Alan Rawsthorne is a regrettably under-rated composer of great
individuality and craftsmanship. He has that trait of greatness
in a composer – an instantaneously recognisable ‘voice’. Any further
disc of his music is a welcome addition, and particularly this
one from Chandos, with these splendid performances.
The disc opens with
the first piano concerto, which was composed in 1939 for piano,
strings and percussion, and later re-scored for full orchestra
in 1942. It is an excellent work, with its opening movement Capriccio
full of energy – here given an effervescent performance by
Geoffrey Tozer, accompanied by the London Philharmonic Orchestra
under the assured direction of Matthias Bamert. The second movement
Chaconne has a curious combination of quirkiness and beauty,
and the final movement is a Tarantella, which Bambert invests
with a great sense of rhythmic drive, and a brilliantly whimsical
The second concerto
dates from 1951, and was written for, and first performed by Clifford
Curzon at the Festival of Britain at the Royal Festival Hall.
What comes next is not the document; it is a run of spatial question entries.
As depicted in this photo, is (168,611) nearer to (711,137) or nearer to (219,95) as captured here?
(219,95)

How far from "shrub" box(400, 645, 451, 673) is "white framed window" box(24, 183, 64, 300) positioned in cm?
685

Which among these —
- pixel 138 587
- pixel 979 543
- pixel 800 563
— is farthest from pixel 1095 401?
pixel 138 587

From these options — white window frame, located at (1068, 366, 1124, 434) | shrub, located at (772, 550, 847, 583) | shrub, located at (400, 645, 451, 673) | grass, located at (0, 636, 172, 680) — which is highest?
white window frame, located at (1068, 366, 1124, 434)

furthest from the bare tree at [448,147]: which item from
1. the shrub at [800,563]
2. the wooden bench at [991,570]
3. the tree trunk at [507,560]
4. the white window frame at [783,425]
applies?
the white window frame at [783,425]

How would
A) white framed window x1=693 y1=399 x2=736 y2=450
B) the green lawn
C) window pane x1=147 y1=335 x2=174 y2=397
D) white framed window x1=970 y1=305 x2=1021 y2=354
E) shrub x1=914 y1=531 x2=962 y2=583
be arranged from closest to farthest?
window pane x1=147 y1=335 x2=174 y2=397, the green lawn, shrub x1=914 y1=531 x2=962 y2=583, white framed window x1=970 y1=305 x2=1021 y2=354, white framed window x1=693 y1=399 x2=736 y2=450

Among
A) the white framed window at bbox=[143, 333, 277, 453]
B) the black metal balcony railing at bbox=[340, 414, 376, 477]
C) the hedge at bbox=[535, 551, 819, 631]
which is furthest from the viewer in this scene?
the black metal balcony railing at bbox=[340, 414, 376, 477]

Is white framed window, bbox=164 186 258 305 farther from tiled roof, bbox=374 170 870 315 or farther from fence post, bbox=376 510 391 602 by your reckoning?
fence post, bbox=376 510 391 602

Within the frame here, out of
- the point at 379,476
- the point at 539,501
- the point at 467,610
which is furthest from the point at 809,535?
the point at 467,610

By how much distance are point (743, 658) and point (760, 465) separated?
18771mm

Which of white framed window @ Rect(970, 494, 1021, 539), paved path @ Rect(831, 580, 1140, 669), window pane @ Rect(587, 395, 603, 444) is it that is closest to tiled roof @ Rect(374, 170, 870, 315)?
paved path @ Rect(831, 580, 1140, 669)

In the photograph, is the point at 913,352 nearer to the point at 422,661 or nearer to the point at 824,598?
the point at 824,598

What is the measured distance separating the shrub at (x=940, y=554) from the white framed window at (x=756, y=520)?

Tozer and Bamert are excellent ambassadors for this music, good
at capturing Rawsthorne’s quicksilver moods, from intense, introspective
and searching, through to extrovert and ostentatious. We again
have a very assured and confident performance – lively and vibrant,
with a questing third movement Adagio semplice and a flamboyant
and exhilarating Allegro finale.
The disc concludes
with the concerto for two pianos and orchestra, composed three
years before Rawsthorne’s death in 1968, for John Ogdon and his
wife. They gave the premiere performance the same year at the
Proms. This is a more reflective and introverted piece, and Bamert
and Tozer bring a good searching and contemplative quality to
the music. The rather discordant second movement Adagio ma
non troppo is quite harrowing here, and yet the enigmatic
last movement Theme and Variations ends in a blaze of triumph.
The musicians all
clearly relished the considerable challenges of this wonderful
music, in sparkling and exuberant performances.